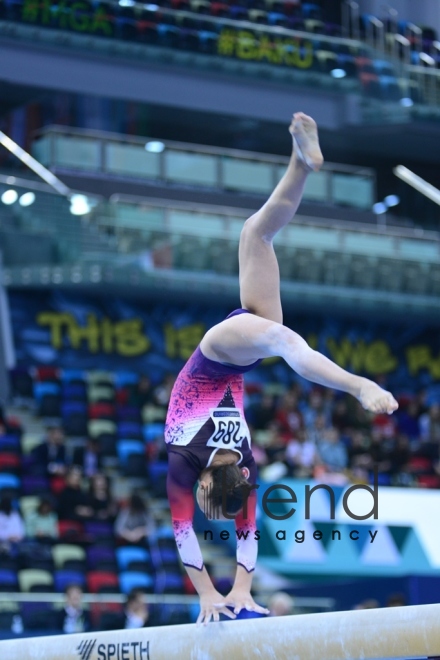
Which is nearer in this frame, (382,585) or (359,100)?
(382,585)

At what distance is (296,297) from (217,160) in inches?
102

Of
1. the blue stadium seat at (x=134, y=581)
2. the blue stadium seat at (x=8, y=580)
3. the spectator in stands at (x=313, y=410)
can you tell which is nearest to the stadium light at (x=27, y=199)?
the spectator in stands at (x=313, y=410)

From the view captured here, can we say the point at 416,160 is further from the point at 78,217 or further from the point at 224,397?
the point at 224,397

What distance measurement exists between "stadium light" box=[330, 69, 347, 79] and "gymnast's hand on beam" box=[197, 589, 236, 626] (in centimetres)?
1281

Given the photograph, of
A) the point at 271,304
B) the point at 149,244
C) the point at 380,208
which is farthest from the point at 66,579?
the point at 380,208

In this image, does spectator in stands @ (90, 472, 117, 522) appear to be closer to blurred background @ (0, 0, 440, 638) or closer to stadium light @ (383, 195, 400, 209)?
blurred background @ (0, 0, 440, 638)

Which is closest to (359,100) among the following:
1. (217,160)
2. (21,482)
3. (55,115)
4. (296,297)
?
(217,160)

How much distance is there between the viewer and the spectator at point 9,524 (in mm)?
10305

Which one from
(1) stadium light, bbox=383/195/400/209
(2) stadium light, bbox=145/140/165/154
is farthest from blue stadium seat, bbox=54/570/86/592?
(1) stadium light, bbox=383/195/400/209

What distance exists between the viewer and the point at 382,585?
974cm

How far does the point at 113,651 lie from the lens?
4.59m

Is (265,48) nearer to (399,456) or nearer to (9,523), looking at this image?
(399,456)

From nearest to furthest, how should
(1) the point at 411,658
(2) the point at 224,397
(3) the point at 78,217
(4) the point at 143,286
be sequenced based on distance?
1. (1) the point at 411,658
2. (2) the point at 224,397
3. (3) the point at 78,217
4. (4) the point at 143,286

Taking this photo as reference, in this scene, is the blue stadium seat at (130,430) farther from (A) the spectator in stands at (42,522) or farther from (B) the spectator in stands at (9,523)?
(B) the spectator in stands at (9,523)
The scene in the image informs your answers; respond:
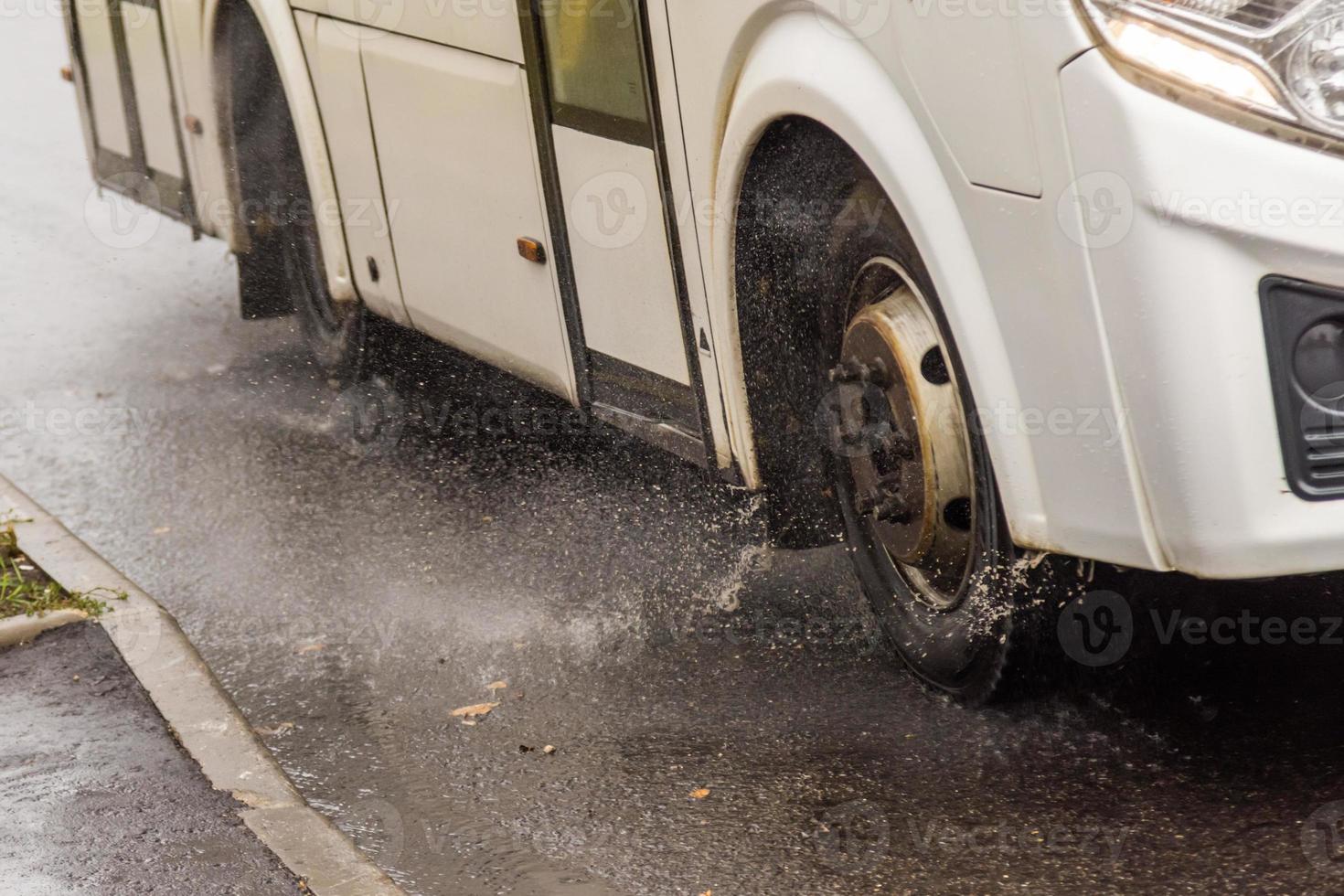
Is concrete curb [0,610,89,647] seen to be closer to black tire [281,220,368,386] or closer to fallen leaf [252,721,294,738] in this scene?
fallen leaf [252,721,294,738]

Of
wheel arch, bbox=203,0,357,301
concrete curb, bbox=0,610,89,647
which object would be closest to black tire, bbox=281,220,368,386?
wheel arch, bbox=203,0,357,301

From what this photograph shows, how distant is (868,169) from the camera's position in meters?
3.36

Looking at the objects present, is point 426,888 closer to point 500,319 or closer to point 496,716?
point 496,716

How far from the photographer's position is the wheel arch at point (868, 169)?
9.77ft

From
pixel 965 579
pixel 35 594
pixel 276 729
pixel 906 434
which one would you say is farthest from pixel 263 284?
pixel 965 579

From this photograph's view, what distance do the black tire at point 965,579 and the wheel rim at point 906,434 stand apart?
0.03 m

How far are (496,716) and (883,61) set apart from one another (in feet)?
5.81

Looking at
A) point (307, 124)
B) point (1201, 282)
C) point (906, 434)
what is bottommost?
point (906, 434)

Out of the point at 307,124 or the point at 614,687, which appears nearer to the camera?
the point at 614,687

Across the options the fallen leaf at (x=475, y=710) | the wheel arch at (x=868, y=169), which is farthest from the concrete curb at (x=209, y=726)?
the wheel arch at (x=868, y=169)

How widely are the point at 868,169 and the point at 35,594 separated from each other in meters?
2.67

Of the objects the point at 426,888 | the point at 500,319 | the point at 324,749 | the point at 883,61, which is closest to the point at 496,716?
the point at 324,749

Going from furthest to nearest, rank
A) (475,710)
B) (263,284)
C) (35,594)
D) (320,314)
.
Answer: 1. (263,284)
2. (320,314)
3. (35,594)
4. (475,710)

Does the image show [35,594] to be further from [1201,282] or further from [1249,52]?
[1249,52]
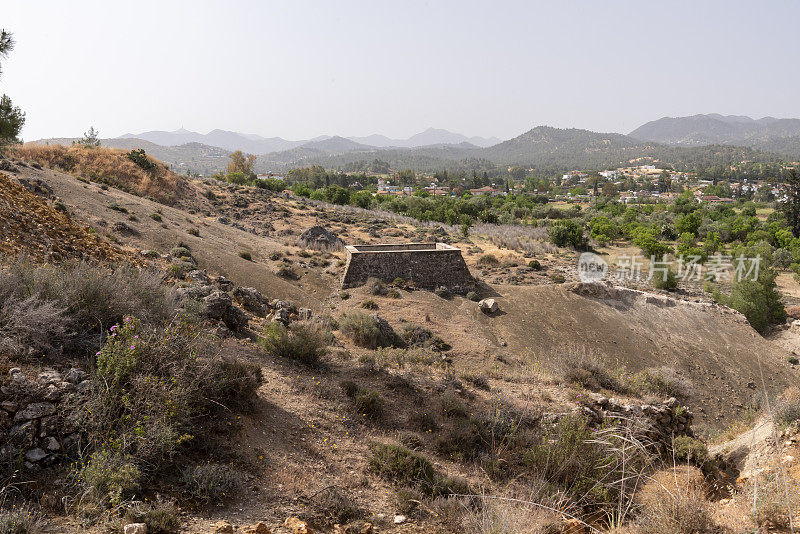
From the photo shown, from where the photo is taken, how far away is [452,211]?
44.0 m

──────────────────────────────

### The exercise
Copy word for word the stretch from the line containing "How widely are" through the end of the records, and leave the pictures out of your copy.

### Solution
How widely are the point at 868,169 and the point at 35,594 separated from each other in meters?
2.67

Of the objects the point at 426,888 | the point at 500,319 | the point at 324,749 | the point at 883,61, which is closest to the point at 496,716?
the point at 324,749

Going from furthest to nearest, rank
A) (475,710)
B) (263,284)
C) (35,594)
D) (320,314)
.
Answer: 1. (263,284)
2. (320,314)
3. (35,594)
4. (475,710)

Does the image show [35,594] to be further from [1201,282] or further from [1249,52]?
[1249,52]
From the photo shown, from where the photo is taken, how far away is [452,211]?
44.0 m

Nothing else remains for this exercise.